### Quoted passage

·····

Sammlerstück / Rarität

Produktbeschreibung

The "Great Game" competition between the British and Russian Empires in Central Asia, especially Afghanistan, in the 19th century.

Articles:
- The Red River Campaign
- A Short History of Biological Warfare
- The Great Game : 19th Century Cold War
This issue presents The Great Game, designed by Joseph Miranda and developed by Brian Train. That's a crack team for the tough assignment of recreating the prolonged diplomatic and proxy military conflict between Britain and Russia in 19th Century Central Asia. The map, divided unconventionally into 50-mile squares and rendered in a not particularly attractive faux-naive style, stretches from northern India to the Caspian Sea. Turns are five years long, subdivided into five operations phases. The players control armies of various sizes and individual explorers and diplomats, which they deploy to win control of the the native powers through either negotiations or force. Behind these advance guards follow trading posts, colonies and railroads, which are the real keys to winning the game. As with any Miranda design, there are numerous random events, ranging from the Indian Mutiny (which limits the British to a single operations phase on the turn when it occurs) to European wars, Chinese intervention and the lesser perils of bandits, corruption, uprisings and famine. In a major respect, of course, the game falls short of being a simulation, since the "Great Game" was in reality a many-sided contest, in which the local kingdoms had their own motives and interests. To reduce it to Red vs. Green (though the Russian pieces are oddly colored blue rather than the traditional imperial color) isn't really true to history, though it need not be fatal to gaming.

·····

### Provided information

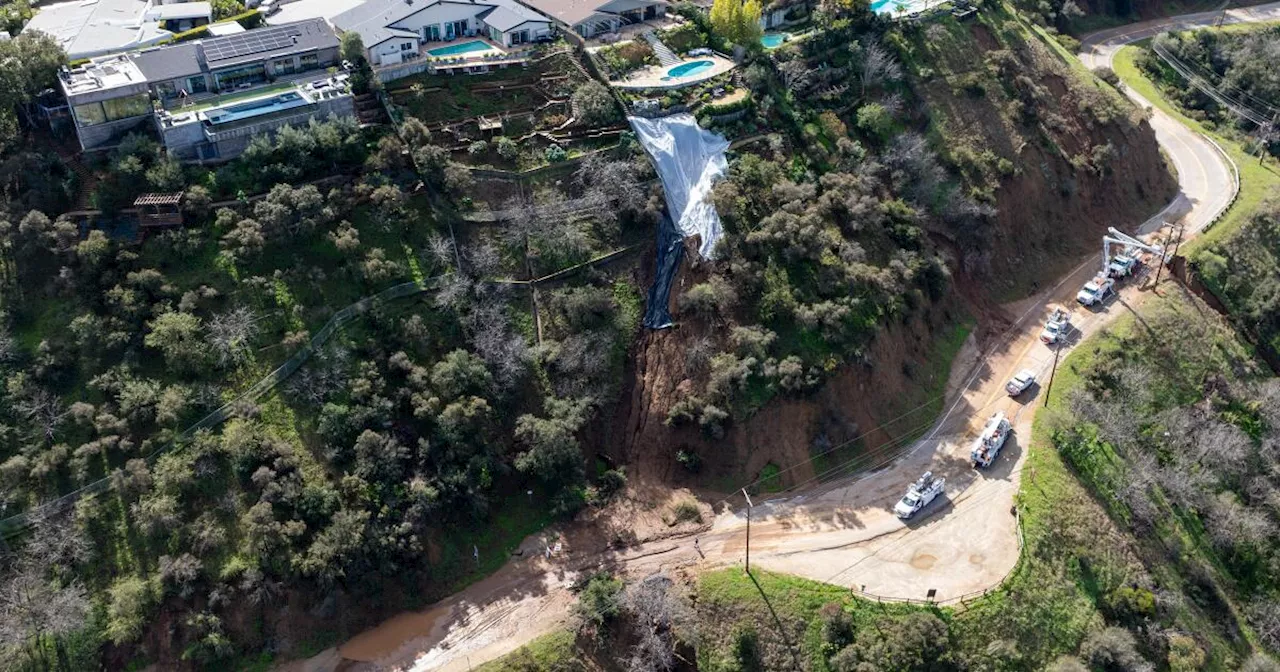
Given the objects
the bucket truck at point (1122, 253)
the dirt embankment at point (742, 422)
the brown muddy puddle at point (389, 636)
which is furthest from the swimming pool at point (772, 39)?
the brown muddy puddle at point (389, 636)

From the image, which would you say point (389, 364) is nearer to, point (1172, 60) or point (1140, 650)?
point (1140, 650)

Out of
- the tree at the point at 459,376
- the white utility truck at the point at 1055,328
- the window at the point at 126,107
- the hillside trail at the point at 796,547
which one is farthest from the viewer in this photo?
the white utility truck at the point at 1055,328

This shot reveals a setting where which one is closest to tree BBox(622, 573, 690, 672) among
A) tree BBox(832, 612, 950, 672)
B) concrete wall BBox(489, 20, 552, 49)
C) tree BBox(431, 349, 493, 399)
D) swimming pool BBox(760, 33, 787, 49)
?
tree BBox(832, 612, 950, 672)

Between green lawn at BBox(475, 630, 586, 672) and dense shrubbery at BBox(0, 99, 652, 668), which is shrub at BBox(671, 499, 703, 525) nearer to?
dense shrubbery at BBox(0, 99, 652, 668)

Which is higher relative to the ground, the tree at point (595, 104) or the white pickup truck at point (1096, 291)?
the tree at point (595, 104)

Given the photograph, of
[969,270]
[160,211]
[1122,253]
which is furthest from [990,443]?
[160,211]

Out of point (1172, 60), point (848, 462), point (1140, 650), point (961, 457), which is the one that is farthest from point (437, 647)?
point (1172, 60)

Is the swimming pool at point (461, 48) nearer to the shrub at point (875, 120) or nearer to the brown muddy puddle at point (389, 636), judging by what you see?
the shrub at point (875, 120)
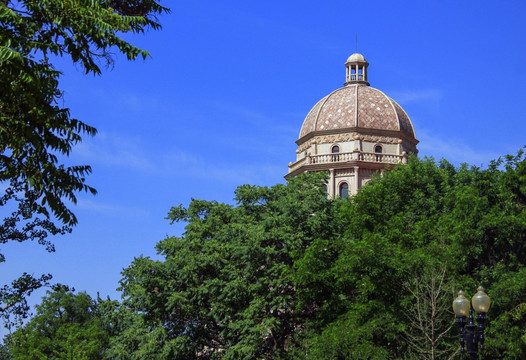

·····

### Problem 1
Summarize the product description in two sentences.
### Problem 2
In the product description, copy the passage from "Sammlerstück / Rarität" to "the 19th century.".

### Answer space 1
The issue includes articles on the Red River Campaign, biological warfare and the Great Game. It presents The Great Game, designed by Joseph Miranda and developed by Brian Train, in which players use armies, explorers and diplomats to win control of native powers in 19th-century Central Asia, with trading posts, colonies and railroads as the keys to winning, though reducing that many-sided contest to two sides is not really true to history.

### Answer space 2
Sammlerstück / Rarität

Produktbeschreibung

The "Great Game" competition between the British and Russian Empires in Central Asia, especially Afghanistan, in the 19th century.